## Quoted text
— Begin —

Action segmentation inference is the problem of making segment-wise smooth predictions from frame-wise probabilities given a known grammar of the actions and their average lengths [30]. The typical inference in action segmentation involves solving an expensive Viterbi-like dynamic programming problem that finds the best action sequence and its corresponding lengths. In the literature, weakly supervised action segmentation approaches [18, 25, 29, 30, 32] usually use inference at test time. Despite being very useful for action segmentation, the inference problem remains the main computational bottleneck in the action segmentation pipeline [32].

In this paper, we propose FIFA, a fast anytime approximate inference procedure that achieves comparable performance with respect to the dynamic programming based Viterbi decoding inference at a fraction of the computational time. Instead of relying on dynamic programming, we formulate the energy function as an approximate differentiable function of segment lengths parameters and use gradient-descent-based methods to search for a configuration that minimizes the approximate energy function. Given a transcript of actions and the corresponding initial lengths configuration, we define the energy function as a sum over segment level energies. The segment level energy consists of two terms: a length energy term that penalizes the deviations from a global length model and an observation energy term that measures the compatibility between the current configuration and the predicted frame-wise probabilities. A naive approach to model the observation energy would be to sum up the negative log probabilities of the action labels that are defined based on the length configuration. Nevertheless, such an approach is not differentiable with respect to the segment lengths. In order to optimize the energy using gradient descent-based methods, the observation energy has to be differentiable with respect to the segment lengths. To this end, we construct a plateau-shaped mask for each segment which temporally locates the segment within the video. This mask is parameterized by the segment lengths, the position in the video, and a sharpness parameter. The observation energy is then defined as a product of a segment mask and the predicted frame-wise negative log probabilities, followed by a sum pooling operation. Finally, a gradient descent-based method is used to find a configuration for the segment lengths that minimizes the total energy.

— End —

## Short problem a
According to the action segmentation text, what two terms make up the segment level energy?

## Materials provided
— Begin —

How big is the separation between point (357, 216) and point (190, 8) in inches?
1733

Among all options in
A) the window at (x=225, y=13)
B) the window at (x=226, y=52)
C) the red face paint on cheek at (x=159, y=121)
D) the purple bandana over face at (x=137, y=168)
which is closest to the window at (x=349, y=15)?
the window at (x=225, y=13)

— End —

## Short problem b
Rewrite the records from the line containing "Among all options in" through their last line, with "purple bandana" swapped for "blue bandana" and everything else left the same.

## Correct answer a
A length energy term and an observation energy term.

## Correct answer b
Among all options in
A) the window at (x=225, y=13)
B) the window at (x=226, y=52)
C) the red face paint on cheek at (x=159, y=121)
D) the blue bandana over face at (x=137, y=168)
which is closest to the window at (x=349, y=15)?
the window at (x=225, y=13)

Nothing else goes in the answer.